Checklist for laboratory ventilation problems

Are there unpleasant smells in your workplace?

A good working method requires storing chemicals in air-conditioned cabinets and using them only in fume cupboards. If you leave chemicals on worktops, they can spread unwanted odors and pollutants into the room air.

Are there unpleasant smells in the offices or corridors?

The reason may be the air conditioning system, which transports air from laboratory rooms to other rooms due to incorrect pressure ratios.

If there is oxidation or rust on metal surfaces in the room, such as water fixtures, electrical fixtures, or other metal objects, corrosive gases may leak into the environment from fume cupboards or air-conditioned cabinets. These gases are often harmful to humans.

Are some of the fume cupboards turned off?

In the exhaust duct of disconnected fume cupboards, the air flow may turn from the fume cupboard towards the room. This can happen if there are other fume cupboards, hoods or air conditioning cupboards in operation at the same time.

Have the sashes of the fume cupboards been left open for no reason?

The openable front sash of the fume cupboard enables temporary access to the fume cupboard, for example for equipment installation, and enables working with hands. In terms of safety, the front sash must be kept as low as possible so that the air flow from the room to the fume cupboard and the exhaust duct is as efficient as possible.

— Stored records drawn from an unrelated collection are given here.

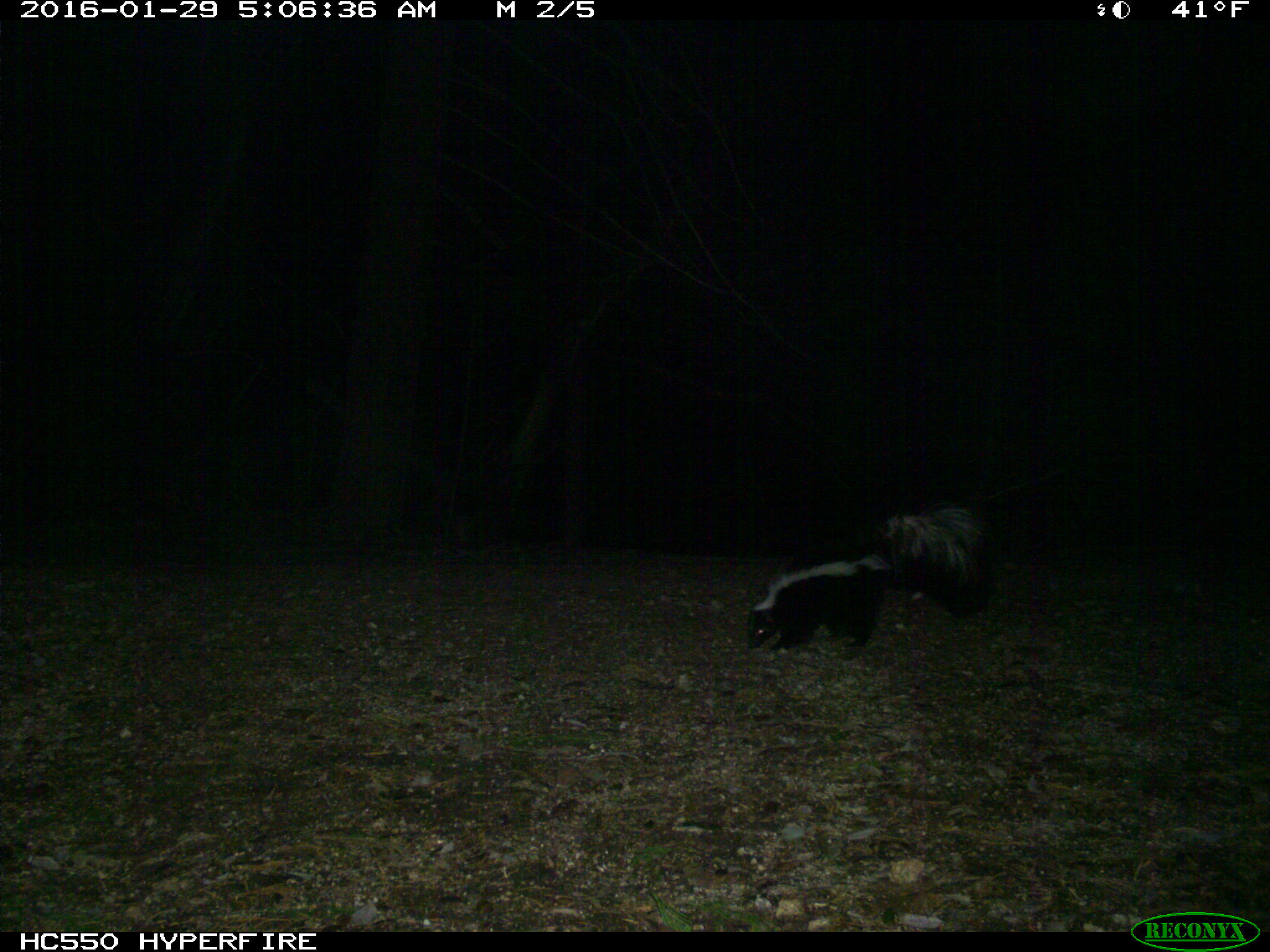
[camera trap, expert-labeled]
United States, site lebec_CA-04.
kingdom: Animalia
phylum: Chordata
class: Mammalia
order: Carnivora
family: Mephitidae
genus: Mephitis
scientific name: Mephitis mephitis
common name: striped skunk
Mephitis mephitis (striped skunk).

Do you feel the suction when you open the doors to the lab rooms?

Often, the reason is that the room’s exhaust air volume is too large in relation to the supply air volume. A strong negative pressure in the room can make it difficult to open doors, absorb pollutants from other rooms and increase air conditioning operating costs.

If you found problems in the above-mentioned matters, the ventilation of the laboratory should be checked by an expert. Maintenance, renovation or training are usually solutions to problem situations.